Monday, February 28, 2011

De computer in je zak

De computer in je zak wordt een wijd verbreid fenomeen. Bij deze noteer ik, wat ik daarover waarneem. Bij deze zakcomputers wordt gesproken over 'apps', een korte verwijzing naar Applicaties oftewel toepassingssoftware voor computers. Met name wordt met 'apps' gedoeld op applicaties, die op mobiele apparaten worden gebruikt.

Ik las in het maanblad Arts&Auto (oktober 2010) over een arts die diverse handige apps dagelijks gebruikt. Ooit puilden zijn zakken uit met boekjes en papiertjes. Dat is veranderd sinds hij 2 jaar geleden een iPone aanschafte. Hij noemt een waslijst van apps: WikEM geeft allerlei procedures voor de spoedeisende hulp, zoals de trombolysecriteria bij een CVA. MedCalc maakt allerlei berekeningen zoals een score voor triage van TIA-patiënten en de pneumonia severity score.

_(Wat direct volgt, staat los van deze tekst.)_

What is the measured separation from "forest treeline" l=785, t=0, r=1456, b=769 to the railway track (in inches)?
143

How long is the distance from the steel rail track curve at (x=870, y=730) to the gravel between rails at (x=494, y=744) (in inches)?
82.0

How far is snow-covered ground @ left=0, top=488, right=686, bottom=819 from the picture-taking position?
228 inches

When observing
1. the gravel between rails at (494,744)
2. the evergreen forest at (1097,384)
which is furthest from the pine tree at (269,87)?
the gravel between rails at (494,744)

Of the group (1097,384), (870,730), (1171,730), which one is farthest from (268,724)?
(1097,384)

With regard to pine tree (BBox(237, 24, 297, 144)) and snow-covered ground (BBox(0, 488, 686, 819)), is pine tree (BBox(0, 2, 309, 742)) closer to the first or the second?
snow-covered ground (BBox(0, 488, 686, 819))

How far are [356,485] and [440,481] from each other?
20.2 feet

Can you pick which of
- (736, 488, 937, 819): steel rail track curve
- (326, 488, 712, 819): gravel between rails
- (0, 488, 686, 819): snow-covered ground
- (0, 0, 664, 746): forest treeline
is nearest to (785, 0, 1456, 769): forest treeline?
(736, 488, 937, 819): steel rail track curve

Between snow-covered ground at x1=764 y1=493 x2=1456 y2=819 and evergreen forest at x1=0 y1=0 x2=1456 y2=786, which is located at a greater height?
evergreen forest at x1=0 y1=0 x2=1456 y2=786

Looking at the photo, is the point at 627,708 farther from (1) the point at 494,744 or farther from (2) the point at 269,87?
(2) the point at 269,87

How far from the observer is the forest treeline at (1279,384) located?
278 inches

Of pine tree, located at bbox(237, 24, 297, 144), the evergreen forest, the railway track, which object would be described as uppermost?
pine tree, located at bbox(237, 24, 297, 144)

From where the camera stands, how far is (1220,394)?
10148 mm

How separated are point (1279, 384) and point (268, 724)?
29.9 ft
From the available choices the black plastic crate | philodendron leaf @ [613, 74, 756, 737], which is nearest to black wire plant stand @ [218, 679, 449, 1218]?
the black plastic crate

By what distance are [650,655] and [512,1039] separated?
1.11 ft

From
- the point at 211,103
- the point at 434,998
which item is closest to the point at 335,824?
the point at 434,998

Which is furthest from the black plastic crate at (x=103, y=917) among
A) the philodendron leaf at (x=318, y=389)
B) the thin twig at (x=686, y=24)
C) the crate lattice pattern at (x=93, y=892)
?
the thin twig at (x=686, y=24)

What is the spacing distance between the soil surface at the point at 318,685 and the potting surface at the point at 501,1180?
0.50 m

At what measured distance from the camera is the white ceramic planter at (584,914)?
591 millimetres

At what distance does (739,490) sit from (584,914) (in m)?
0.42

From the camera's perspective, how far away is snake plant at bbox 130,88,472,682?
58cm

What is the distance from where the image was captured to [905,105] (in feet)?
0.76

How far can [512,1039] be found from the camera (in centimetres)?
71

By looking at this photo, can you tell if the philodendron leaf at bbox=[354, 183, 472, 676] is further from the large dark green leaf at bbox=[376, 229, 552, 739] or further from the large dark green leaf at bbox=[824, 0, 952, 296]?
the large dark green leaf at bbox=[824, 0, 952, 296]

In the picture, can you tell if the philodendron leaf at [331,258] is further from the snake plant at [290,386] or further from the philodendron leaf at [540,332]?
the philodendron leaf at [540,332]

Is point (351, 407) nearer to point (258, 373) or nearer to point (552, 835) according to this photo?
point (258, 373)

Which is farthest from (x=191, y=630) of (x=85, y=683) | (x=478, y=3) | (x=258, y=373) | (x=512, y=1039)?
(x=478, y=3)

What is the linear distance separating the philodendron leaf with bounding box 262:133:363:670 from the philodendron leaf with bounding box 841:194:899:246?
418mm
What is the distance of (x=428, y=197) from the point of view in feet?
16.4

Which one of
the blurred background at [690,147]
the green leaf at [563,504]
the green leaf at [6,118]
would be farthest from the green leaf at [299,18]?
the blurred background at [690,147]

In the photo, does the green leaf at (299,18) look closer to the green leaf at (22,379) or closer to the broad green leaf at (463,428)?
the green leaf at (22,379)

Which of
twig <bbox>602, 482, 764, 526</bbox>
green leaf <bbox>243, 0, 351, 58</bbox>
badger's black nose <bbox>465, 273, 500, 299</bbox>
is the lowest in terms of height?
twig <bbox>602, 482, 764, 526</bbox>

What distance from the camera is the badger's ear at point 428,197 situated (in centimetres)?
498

Verder heeft hij Medicatie met een lijst van 191 veelgebruikte anesthesiologische medicatie (dosering, eigenschappen, indicaties en waarschuwingen). 'Het aanbod is intussen eindeloos en verspreid', zegt de arts. Om daar overzicht in te brengen zijn er intussen sites als www.iMedicalApps.com, waarop artsen en studenten apps beoordelen en rangschikken op hun bruikbaarheid in de dagelijkse praktijk.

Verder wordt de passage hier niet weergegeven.